→ **Exercise task 1**: In the entries, could you rewrite the stretch from the line containing "Examining the image" through the line containing "15984 millimetres" with "lens" swapped for "camera" and nothing else changed?

After seeing March Point, i was impressed with the use of technology for expression as imagined by the indigenous youth. While searching for similar efforts in India, I came across ‘Video volunteers’ a project which aims to train tribal youth and children in the art of film making and encourages them to express their concerns and struggles.
A prominent example is the short video expressing the concerns about unwarranted mining and resultant displacement of the Santhal community seen here –
About the programme – video volunteers –
While many thought of Indian independence from the British as a landmark event which would guarantee sovereignty over all territory and the creation of a unanimous Indian identity, things were different for the Adivasis of India. While looking at the history of colonization in India in the context of the Adivasis, I came across a very informative work by Dip Kapoor from the University of Alberta. It sheds light on the current issues of the Adivasis and their perspectives of post colonial independent India about land, culture and education.

→ **Exercise task 2**: Could you copy the stretch of the passage on Video Volunteers and the Adivasis from "After seeing March" through "concerns and struggles." word for word?

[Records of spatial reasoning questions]
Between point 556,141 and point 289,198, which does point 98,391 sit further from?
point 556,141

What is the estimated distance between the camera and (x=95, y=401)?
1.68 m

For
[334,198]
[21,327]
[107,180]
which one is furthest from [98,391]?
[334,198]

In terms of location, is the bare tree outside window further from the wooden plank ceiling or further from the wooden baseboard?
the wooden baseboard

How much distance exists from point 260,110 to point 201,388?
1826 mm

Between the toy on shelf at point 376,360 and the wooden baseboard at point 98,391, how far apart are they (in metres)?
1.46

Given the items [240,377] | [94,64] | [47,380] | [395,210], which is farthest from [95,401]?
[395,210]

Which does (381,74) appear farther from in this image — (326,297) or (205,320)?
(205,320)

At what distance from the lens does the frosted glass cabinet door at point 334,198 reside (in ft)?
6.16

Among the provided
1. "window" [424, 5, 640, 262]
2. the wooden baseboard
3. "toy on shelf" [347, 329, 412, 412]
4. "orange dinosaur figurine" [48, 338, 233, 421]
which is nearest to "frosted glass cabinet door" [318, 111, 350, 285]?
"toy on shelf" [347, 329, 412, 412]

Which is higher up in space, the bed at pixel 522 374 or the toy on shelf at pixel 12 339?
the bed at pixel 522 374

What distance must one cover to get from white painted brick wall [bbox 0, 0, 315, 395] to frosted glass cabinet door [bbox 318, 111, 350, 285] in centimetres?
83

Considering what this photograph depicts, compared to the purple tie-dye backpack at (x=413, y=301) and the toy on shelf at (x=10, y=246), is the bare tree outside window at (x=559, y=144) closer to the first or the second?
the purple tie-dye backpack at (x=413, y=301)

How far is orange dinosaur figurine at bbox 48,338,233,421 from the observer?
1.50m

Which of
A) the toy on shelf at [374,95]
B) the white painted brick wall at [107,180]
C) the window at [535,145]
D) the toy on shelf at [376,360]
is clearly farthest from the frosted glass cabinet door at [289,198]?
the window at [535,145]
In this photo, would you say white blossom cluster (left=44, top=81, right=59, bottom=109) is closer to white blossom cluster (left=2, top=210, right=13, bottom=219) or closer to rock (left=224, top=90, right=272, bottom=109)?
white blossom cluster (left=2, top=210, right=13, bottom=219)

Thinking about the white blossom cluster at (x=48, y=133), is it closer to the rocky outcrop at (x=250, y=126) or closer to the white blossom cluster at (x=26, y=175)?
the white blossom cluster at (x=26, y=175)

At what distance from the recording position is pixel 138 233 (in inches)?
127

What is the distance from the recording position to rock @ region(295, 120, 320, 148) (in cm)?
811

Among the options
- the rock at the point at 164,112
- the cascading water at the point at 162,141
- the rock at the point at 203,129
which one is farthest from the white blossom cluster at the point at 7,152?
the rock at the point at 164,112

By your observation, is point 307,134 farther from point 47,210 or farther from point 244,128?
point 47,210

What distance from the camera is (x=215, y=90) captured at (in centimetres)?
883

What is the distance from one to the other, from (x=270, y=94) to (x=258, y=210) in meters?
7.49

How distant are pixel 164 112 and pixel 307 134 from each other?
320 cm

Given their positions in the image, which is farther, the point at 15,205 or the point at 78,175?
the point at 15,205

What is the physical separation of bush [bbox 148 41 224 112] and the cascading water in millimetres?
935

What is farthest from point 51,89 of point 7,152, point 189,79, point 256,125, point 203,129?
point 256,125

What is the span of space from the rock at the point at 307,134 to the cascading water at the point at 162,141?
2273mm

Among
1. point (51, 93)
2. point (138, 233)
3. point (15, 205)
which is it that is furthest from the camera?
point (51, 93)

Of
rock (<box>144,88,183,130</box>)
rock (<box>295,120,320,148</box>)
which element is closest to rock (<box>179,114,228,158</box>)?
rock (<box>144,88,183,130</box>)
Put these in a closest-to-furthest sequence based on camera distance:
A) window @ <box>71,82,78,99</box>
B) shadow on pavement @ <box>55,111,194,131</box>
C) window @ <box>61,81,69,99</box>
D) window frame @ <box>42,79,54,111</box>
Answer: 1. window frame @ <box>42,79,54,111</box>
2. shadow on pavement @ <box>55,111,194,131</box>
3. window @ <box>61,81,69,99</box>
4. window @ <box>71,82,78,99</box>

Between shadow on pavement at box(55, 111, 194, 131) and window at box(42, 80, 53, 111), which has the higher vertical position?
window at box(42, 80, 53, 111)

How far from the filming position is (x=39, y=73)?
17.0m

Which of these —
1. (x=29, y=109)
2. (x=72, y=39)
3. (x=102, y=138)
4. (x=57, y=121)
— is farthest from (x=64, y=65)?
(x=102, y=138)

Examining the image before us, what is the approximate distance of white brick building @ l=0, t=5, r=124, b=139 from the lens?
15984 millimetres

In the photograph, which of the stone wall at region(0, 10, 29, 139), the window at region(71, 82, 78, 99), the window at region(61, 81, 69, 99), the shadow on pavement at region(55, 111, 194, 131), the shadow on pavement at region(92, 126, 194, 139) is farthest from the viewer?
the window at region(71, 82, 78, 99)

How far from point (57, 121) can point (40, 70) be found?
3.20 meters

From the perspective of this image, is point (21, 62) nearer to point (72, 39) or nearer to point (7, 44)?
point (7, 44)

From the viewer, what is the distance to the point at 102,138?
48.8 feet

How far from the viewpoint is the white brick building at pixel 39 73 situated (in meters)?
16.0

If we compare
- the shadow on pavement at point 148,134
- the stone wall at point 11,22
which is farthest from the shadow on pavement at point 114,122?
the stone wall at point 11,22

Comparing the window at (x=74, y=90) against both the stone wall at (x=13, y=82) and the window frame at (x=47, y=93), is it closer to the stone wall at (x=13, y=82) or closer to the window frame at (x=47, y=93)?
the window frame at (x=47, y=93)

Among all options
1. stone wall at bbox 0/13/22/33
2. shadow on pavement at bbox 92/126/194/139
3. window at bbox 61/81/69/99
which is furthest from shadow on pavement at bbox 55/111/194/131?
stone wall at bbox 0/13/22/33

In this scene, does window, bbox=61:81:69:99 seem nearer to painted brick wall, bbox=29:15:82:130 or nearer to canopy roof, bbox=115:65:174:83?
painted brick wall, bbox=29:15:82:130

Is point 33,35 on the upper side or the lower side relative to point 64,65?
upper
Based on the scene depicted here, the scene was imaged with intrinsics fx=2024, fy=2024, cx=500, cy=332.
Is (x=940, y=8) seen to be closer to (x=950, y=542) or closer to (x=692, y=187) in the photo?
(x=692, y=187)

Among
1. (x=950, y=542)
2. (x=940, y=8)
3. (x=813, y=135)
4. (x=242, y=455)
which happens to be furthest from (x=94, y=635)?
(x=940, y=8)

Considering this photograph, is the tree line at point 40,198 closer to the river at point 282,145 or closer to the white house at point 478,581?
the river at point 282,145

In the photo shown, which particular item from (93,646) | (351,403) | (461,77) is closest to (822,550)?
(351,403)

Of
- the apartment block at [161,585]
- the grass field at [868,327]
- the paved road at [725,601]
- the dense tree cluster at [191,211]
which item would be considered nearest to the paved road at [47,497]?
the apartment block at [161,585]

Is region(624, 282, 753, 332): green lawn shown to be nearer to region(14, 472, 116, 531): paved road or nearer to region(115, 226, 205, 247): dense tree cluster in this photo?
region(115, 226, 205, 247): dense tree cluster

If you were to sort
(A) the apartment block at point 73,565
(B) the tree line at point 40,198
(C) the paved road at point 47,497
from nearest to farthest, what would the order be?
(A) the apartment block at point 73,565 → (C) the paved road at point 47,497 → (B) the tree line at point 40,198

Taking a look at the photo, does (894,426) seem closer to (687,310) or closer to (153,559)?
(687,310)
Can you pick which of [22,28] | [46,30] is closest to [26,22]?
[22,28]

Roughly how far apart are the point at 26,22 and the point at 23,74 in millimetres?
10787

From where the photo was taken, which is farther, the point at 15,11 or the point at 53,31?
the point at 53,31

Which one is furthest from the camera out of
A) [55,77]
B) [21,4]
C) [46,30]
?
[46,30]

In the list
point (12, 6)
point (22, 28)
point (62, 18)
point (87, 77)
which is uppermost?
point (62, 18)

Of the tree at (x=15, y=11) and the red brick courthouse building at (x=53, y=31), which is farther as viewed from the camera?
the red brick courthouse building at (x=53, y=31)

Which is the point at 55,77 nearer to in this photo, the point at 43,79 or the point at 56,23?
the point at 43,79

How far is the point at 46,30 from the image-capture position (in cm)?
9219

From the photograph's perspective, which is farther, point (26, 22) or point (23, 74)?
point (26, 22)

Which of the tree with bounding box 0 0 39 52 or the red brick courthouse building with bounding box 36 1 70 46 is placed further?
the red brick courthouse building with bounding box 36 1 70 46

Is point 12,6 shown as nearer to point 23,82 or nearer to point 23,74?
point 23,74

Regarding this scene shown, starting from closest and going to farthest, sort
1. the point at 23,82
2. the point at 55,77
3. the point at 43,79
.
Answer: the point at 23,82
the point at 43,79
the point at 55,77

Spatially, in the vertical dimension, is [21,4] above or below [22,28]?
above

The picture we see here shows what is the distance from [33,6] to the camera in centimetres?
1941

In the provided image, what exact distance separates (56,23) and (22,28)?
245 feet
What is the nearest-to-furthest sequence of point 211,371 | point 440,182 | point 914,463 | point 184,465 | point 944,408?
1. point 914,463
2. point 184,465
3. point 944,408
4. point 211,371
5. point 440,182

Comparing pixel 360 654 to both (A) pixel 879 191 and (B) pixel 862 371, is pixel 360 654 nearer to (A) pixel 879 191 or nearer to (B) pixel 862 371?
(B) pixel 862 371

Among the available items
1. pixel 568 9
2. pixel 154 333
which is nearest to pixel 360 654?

→ **Full answer 1**:
Examining the image before us, what is the approximate distance of white brick building @ l=0, t=5, r=124, b=139 from the camera?
15984 millimetres

→ **Full answer 2**:
After seeing March Point, i was impressed with the use of technology for expression as imagined by the indigenous youth. While searching for similar efforts in India, I came across ‘Video volunteers’ a project which aims to train tribal youth and children in the art of film making and encourages them to express their concerns and struggles.